■ **Отрывок текста**:

::::

Колбасная эмиграция
*
Лет пятнадцать я работаю в Брикстоне, на Coldharbour lane 221B, в буро-кирпичном доме с железными лестницами, крашенными в черный цвет. Некоторым Брикстон нравится – я сам слышал, как этот район хвалят. Не верьте, место гнусное. Пока дохожу от метро до мастерской, раз пять предлагают scunk – так здесь называют косяк.
Я работаю с Мэлвином Петтерсоном и Колином Гейлом, это отличные мастера-печатники. Кроме них, с нами работает превосходная девушка Мэган Фишпул, а иногда помогает Доменик Фергюсон-Ли из соседней мастерской. Они печатают мои офорты. Они все отличные ребята, главный среди них – Мэлвин.
Мэлвин Петтерсон работает не спеша, делает долгие перерывы, любит попить чайку, поговорить. Беседы начинаются после ланча, когда мы возвращаемся из харчевни «У Дианы». Казалось бы, поговорить можно и за едой, но за едой Мэл просматривает газету The Sun.
После трапезы самое время приступить к работе, но тут под окнами появляется темненький паренек с корзиной сандвичей – в три часа дня он обходит промзону, продает работягам бутерброды. У Дианы Мэл обыкновенно съедает по две тарелки жирной пищи – казалось бы, можно и угомониться. Однако человек с корзиной бутербродов дразнит его воображение: как охотник приходит в возбуждение при виде лисицы, так и Мэл перестает владеть собой, если на горизонте появляется еда. Мэл подходит к окну, манит африканца. Тот поднимается на четвертый этаж, и Мэл изучает его корзину, перебирает бутерброды. «Что это? O, тунец! Отлично! А это что? Ветчина? Ветчина, так-так... Ну, давай ветчину». Мэл садится лицом к окну на свой особый стул – широкий, с огромной спинкой, – обкладывает себя бутербродами, придвигает телефонный аппарат.

::::

Перескажите короче абзац отрывка, начинающийся словами «Я работаю с Мэлвином Петтерсоном», сохранив его основные факты.

■ **Выдержка из данных**:

::::

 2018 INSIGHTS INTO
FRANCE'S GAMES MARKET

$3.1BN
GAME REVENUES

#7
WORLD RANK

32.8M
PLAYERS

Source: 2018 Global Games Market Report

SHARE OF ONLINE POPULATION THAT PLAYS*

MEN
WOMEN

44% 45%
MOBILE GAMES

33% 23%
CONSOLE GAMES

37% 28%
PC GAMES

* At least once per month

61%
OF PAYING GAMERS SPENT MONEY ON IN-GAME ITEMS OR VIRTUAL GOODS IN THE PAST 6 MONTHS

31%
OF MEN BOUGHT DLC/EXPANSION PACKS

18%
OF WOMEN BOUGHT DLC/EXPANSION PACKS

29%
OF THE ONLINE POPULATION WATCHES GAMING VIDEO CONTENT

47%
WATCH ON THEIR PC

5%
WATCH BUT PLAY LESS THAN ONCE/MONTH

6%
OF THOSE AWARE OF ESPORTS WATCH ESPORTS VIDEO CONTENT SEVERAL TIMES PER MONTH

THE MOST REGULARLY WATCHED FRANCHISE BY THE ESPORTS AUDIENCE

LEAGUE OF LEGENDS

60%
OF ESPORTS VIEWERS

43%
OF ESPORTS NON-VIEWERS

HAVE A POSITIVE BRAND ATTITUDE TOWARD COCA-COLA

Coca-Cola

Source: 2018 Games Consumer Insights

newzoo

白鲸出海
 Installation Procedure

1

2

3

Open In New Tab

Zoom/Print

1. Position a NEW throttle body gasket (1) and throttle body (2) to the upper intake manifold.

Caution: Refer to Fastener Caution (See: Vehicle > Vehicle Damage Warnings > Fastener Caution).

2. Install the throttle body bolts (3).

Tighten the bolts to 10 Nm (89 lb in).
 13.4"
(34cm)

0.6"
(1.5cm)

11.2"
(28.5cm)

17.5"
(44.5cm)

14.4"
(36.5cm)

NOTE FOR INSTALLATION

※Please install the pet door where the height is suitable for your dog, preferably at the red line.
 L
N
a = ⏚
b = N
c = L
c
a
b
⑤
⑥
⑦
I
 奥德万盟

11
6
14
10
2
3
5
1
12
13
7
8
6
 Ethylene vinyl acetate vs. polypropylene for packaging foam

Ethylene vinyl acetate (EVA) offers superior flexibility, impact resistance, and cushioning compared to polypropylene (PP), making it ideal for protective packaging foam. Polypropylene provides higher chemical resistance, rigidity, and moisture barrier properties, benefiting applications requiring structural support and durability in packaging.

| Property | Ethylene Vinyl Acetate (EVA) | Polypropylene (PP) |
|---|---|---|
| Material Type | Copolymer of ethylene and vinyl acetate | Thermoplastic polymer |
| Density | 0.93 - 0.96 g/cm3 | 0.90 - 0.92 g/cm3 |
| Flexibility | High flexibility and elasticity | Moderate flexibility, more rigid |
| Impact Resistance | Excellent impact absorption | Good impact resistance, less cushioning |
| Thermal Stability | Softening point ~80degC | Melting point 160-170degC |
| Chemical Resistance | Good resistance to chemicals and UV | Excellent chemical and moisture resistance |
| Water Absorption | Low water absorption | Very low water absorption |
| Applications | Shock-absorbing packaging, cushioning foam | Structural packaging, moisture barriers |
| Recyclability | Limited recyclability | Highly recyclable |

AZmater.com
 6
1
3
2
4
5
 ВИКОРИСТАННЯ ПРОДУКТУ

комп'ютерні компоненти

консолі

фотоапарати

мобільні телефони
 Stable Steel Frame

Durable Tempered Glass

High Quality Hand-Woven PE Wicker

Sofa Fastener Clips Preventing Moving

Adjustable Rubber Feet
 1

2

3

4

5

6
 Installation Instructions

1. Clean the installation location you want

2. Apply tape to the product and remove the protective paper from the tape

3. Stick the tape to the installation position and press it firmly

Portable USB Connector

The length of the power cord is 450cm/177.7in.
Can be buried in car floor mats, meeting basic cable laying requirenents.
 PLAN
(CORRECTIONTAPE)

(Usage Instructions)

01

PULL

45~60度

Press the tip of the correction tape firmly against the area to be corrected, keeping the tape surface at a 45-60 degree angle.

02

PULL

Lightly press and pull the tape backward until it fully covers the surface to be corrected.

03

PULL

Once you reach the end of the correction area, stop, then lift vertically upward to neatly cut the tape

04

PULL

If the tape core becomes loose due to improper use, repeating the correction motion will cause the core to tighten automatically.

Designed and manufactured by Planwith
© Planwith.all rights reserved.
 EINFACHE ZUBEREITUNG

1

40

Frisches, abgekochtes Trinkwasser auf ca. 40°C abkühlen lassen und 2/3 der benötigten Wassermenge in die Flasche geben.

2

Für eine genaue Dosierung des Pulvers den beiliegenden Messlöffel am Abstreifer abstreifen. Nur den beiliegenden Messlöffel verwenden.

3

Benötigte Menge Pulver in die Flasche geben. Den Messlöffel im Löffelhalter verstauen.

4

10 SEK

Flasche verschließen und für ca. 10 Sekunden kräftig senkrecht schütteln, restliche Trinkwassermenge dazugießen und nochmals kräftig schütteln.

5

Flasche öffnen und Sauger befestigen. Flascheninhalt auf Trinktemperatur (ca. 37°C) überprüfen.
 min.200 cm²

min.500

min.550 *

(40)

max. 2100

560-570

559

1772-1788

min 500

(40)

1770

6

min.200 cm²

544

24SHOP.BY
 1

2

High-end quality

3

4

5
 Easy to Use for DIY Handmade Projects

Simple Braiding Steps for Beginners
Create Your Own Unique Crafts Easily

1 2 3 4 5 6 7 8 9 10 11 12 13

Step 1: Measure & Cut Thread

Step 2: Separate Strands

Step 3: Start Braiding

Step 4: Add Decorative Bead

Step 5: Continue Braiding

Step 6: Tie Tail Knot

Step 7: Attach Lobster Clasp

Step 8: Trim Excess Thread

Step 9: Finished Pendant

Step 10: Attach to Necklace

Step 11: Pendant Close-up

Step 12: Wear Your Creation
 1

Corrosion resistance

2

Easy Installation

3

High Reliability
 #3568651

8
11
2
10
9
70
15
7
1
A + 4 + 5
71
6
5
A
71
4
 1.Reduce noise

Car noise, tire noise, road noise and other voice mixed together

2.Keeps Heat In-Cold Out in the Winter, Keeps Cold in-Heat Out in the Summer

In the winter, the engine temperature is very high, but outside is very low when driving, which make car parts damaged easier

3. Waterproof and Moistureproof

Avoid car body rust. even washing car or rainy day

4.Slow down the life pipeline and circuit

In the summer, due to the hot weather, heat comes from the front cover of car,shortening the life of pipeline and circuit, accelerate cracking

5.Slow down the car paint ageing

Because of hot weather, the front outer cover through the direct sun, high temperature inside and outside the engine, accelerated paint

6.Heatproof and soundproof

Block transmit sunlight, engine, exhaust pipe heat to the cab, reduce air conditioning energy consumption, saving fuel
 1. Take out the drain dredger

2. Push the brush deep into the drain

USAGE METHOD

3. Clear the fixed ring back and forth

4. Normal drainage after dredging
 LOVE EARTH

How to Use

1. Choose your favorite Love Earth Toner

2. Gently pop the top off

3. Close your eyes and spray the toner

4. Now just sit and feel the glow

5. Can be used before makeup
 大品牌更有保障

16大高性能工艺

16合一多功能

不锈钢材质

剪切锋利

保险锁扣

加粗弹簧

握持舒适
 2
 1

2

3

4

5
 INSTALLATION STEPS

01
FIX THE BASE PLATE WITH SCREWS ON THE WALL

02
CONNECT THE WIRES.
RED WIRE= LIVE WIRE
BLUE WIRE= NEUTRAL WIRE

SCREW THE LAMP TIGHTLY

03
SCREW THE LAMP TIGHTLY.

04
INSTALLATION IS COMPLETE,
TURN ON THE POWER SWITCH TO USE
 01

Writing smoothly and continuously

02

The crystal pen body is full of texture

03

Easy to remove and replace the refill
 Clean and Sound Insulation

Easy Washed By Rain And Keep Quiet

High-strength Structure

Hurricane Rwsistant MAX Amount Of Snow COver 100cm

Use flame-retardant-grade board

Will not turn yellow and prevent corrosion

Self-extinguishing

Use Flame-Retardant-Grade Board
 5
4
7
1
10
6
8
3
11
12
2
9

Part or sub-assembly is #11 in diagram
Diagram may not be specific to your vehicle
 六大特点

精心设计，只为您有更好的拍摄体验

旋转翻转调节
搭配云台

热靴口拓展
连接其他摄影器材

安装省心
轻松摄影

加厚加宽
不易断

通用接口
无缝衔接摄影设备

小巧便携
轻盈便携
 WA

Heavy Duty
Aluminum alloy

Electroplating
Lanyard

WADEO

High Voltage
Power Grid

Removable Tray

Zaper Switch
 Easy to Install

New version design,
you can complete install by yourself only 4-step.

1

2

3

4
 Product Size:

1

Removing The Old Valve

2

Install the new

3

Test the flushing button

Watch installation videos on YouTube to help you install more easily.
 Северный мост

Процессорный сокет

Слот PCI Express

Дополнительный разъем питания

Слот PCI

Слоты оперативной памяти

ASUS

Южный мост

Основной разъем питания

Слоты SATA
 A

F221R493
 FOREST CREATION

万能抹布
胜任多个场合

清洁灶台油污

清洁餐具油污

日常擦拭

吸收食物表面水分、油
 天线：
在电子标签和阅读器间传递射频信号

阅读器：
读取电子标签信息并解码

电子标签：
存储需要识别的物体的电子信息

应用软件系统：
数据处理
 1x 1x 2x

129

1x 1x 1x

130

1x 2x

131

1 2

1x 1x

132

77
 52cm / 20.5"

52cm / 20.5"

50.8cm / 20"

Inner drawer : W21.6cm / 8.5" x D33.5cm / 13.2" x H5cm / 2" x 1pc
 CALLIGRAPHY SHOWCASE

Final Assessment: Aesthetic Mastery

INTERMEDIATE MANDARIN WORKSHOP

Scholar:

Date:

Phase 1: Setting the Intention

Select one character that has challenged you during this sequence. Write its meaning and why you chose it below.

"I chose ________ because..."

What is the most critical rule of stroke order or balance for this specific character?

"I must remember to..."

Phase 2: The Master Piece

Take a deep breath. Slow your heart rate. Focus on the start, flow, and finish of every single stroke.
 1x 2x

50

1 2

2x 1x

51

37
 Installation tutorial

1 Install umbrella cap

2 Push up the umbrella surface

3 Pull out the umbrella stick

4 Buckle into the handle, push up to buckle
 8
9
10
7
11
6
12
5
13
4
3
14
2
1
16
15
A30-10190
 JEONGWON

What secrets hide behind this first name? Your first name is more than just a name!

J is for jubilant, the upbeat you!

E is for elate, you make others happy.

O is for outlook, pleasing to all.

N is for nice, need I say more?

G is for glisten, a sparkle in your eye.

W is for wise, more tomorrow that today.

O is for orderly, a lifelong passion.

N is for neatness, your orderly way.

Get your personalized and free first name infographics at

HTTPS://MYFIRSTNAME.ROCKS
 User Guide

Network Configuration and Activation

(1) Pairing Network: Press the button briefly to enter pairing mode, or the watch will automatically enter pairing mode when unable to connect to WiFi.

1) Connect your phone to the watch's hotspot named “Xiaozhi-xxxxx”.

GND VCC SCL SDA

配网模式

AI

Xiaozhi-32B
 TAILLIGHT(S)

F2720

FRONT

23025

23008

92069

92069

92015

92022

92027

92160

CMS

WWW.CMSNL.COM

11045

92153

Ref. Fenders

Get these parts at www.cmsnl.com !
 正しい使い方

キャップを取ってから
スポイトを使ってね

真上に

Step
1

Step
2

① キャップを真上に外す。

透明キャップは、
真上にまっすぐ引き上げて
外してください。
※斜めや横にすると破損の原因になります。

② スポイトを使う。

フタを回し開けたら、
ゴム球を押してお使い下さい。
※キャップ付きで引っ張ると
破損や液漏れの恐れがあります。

::::

■ **Решение задания**:
Офорты автора печатают отличные мастера-печатники Мэлвин Петтерсон и Колин Гейл вместе с Мэган Фишпул. Иногда им помогает Доменик Фергюсон-Ли из соседней мастерской. Главный среди них — Мэлвин.